Kritischer sieht das Gerhard Frieser, Geschäftsführer des Grund- und Hausbesitzervereins Nürnberg und Umgebung. Zwar spricht auch er von einem Signal, allerdings von einem verheerenden – vor allem für die kleinen und privaten Vermieter, die zu häufig mit den Großen in einen Topf geworfen werden: "Es signalisiert eine fehlende Wertschätzung denjenigen gegenüber, die noch bezahlbaren Wohnraum gewähren. Es wird niemand mehr investieren, wenn man Angst haben muss, enteignet zu werden."

Er bemerkt vor allem in Beratungen eine ohnehin sinkende "Lust am Vermieten", die bereits durch ständige Verschärfungen im Mietrecht befeuert würden.
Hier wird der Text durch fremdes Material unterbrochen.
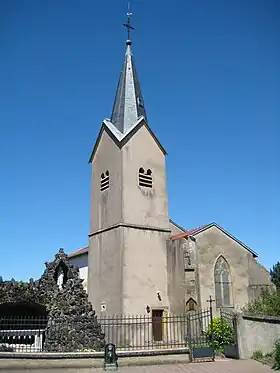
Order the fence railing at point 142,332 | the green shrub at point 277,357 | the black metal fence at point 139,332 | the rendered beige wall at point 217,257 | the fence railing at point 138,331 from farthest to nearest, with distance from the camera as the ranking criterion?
the rendered beige wall at point 217,257 < the fence railing at point 142,332 < the fence railing at point 138,331 < the black metal fence at point 139,332 < the green shrub at point 277,357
Ebenso seien Enteignungen der falsche Weg, weil dadurch kein neuer Wohnraum geschaffen und damit das Angebot nicht erweitert werde.

Spezielle Förderung statt Gießkannenprinzip

Frieser weist darauf hin, dass Enteignungen mit dem damit einhergehenden Werteausgleich einen erheblichen Kapitaleinsatz seitens des Staates erfordern. "Besser investiert wäre dieses Geld in eine gezielte Subjektförderung – zum Beispiel in Form einer Wohngelderhöhung – oder einer Objektförderung in sehr spezifizierter und ausgewählter Form, die den Erfordernissen von bezahlbarem Wohnraum und den Bedürfnissen der Wohnungssuchenden gerecht wird."

Der Eigentümervertreter mahnt zudem an, die Investitionen in Bestandswohnungen nicht zu vernachlässigen und kleinen Vermietern entsprechende Förderung und Unterstützung zukommen zu lassen. Nur so könne sichergestellt werden, dass die Bereitschaft, Wohnraum zu Verfügung zu stellen, auch hoch bleibe und die Lust am Vermieten wieder zunimmt.